Do you mean the upgrade is "free" for people who have paid a subscription? Or is active plan something else?


----------



## Anders Wall (Jan 19, 2020)

d.healey said:


> Do you mean the upgrade is "free" for people who have paid a subscription? Or is active plan something else?


Not ”free”, it is free 
Yes, it might be called a subscription, but I think it is active plan.

I think Luna will be great.

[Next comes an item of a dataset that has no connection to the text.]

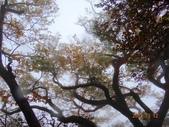 2013/10/12風雨無阻 賞山毛櫸 北插天山 :DSC05167.JPG
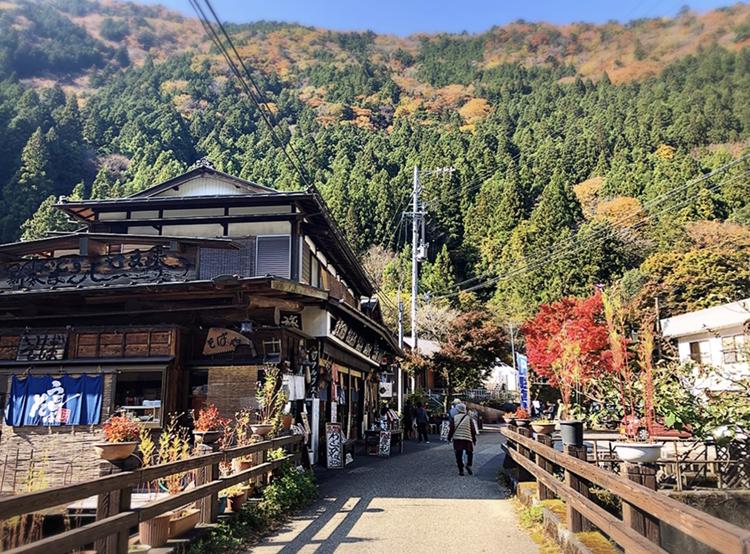 【#静岡】《夢の吊り橋×秋・紅葉》美しすぎるミルキーブルーの湖と紅葉のコントラストにうっとり♡湖上の吊り橋で空中散歩気分˚✧₊_3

But to compare it to software that has been around for decades is silly.

Best,
/A


----------



## d.healey (Jan 19, 2020)

Anders Wall said:


> Not ”free”, it is free


Can you get it without paying a subscription?


----------



## Anders Wall (Jan 19, 2020)

d.healey said:


> Can you get it without paying a subscription?


If you buy it new this year I'm guessing you'll get the new version.
/Anders


----------



## d.healey (Jan 19, 2020)

Anders Wall said:


> If you buy it new this year I'm guessing you'll get the new version.


I get it now, if I buy it or pay for a subscription I'll get the update free


----------



## robgb (Jan 19, 2020)

I'll stick with Reaper, thank you.


----------



## Anders Wall (Jan 19, 2020)

d.healey said:


> I get it now, if I buy it or pay for a subscription I'll get the update free


Yes if you buy a new version you'll automatically get a year of... wait for it...
updates... and... support, yay!

See, some think that the only thing you get with an annual/subscription plan is updates.
Updates are fun, but I'd recommend any that is not on a active Beta version to wait with the update.
Sometimes Avid are a bit quick sending those out.

So what's this support thing and what does it do?
Well, basically I can get help if I run into problems with my system, it's a text (or call) away.
The two guys I contact (yup I believe they identify themselves as men) usually answers within a minute, give or take an hour 
In my line of work that is essential, I wish I could afford a support person to work in my studio but I can't.

Best,
Anders


----------



## Virtuoso (Jan 19, 2020)

dcoscina said:


> The instrument Plug ins like Ravel and Shape are free.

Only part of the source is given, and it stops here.